▸ **Material to process**:
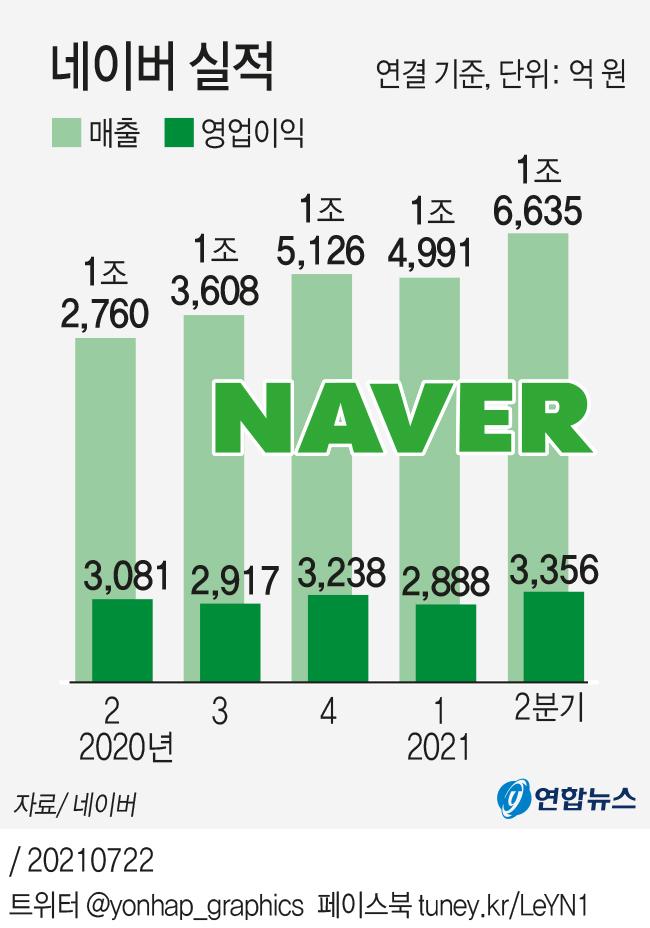 [그래픽]  Naver Performance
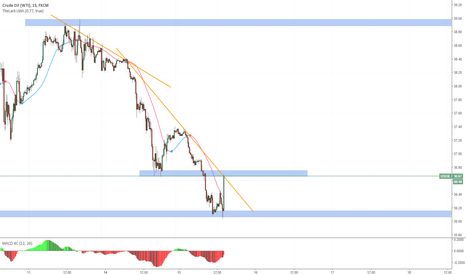 USOIL: buy after 36.78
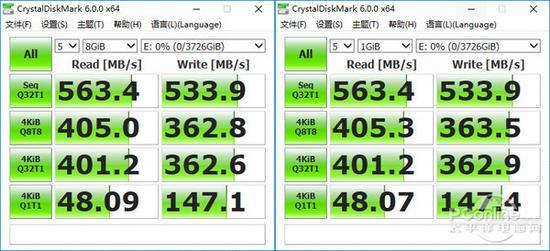 CDM 6.0性能测试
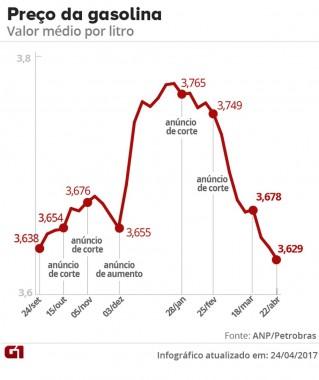 preco-da-gasolina-cai-ao-menor-valor-em-16-meses-aponta-anp1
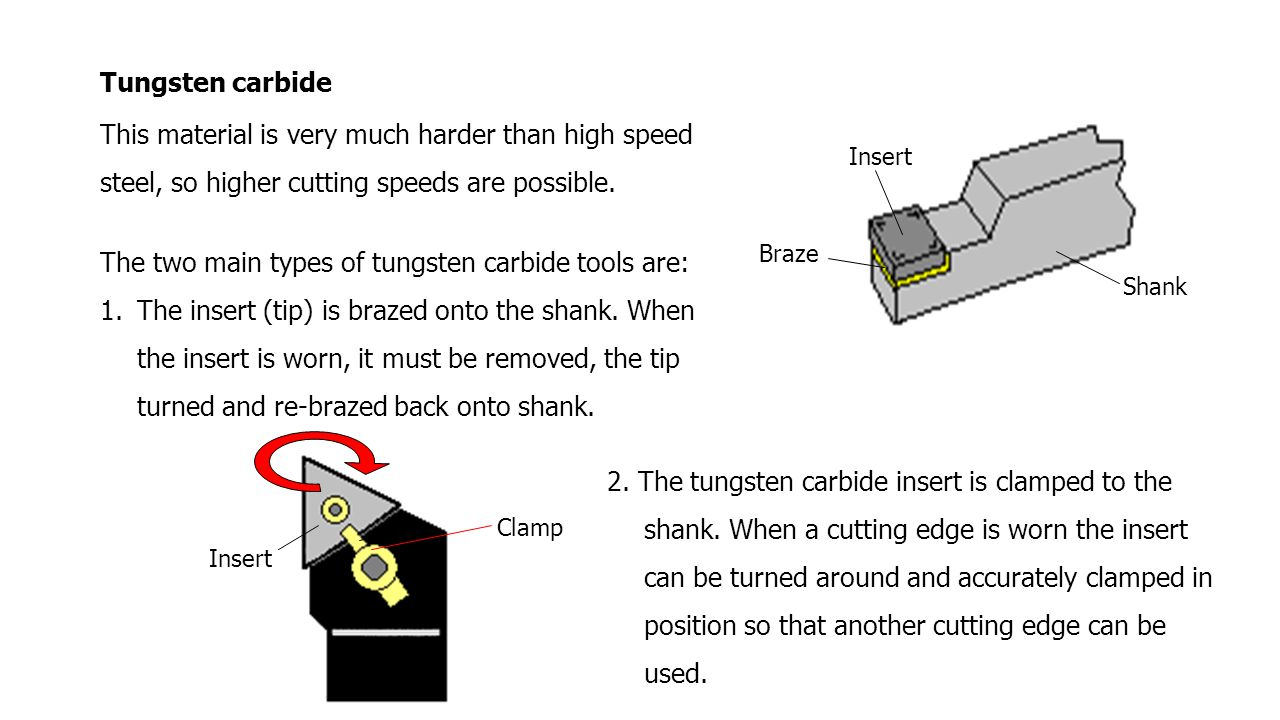 The two main types of tungsten carbide tools are:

▸ **Your task**:
The pictures alone are to be left out when the data above is copied; all else must match exactly.

▸ **Answer to the problem**:
 [그래픽]  Naver Performance
 USOIL: buy after 36.78
 CDM 6.0性能测试
 preco-da-gasolina-cai-ao-menor-valor-em-16-meses-aponta-anp1
 The two main types of tungsten carbide tools are:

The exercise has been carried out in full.